(Collected data)
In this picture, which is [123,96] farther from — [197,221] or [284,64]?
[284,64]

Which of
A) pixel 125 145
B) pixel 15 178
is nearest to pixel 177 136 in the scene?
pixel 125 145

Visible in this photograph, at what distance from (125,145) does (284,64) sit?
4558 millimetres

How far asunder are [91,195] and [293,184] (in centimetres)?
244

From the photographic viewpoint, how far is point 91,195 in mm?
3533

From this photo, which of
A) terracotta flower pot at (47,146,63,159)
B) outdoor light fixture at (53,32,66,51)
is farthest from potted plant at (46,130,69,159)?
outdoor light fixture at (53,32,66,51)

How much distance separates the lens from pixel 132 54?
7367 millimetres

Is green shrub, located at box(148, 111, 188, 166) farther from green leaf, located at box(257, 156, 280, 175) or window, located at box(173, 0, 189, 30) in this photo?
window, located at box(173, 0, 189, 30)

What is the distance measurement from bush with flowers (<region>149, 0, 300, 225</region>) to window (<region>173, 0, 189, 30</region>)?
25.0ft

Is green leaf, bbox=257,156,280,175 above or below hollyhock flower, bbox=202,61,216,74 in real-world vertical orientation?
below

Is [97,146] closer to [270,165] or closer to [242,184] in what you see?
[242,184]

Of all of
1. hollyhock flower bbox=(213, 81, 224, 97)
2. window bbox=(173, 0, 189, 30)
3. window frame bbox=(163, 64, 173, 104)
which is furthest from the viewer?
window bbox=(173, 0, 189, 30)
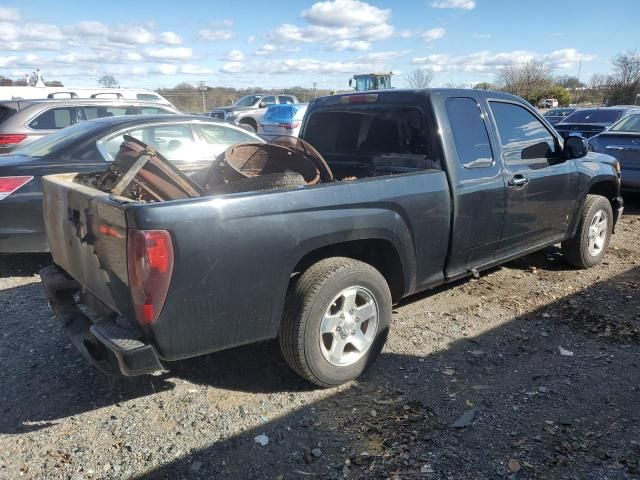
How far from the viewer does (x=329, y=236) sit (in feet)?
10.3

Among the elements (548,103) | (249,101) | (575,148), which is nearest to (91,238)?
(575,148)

==

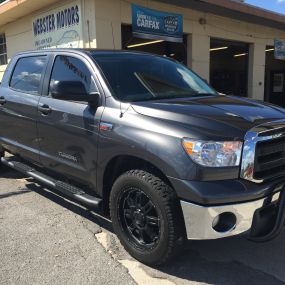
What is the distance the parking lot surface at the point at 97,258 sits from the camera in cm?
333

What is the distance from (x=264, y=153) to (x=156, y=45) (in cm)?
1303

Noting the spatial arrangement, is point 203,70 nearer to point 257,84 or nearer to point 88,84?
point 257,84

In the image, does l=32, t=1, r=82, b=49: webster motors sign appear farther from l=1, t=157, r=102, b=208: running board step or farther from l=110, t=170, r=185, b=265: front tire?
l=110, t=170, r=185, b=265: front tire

• [AIM] Pick out every line of the data above that contains the string "point", and copy each one in full.

• [TASK ANSWER]
From the photographic viewpoint, how far is point 91,195 in mm?
What is the distance the parking lot surface at the point at 97,258 sits from the camera in cm?
Noting the spatial arrangement, is point 203,70 nearer to point 257,84 or nearer to point 88,84?
point 257,84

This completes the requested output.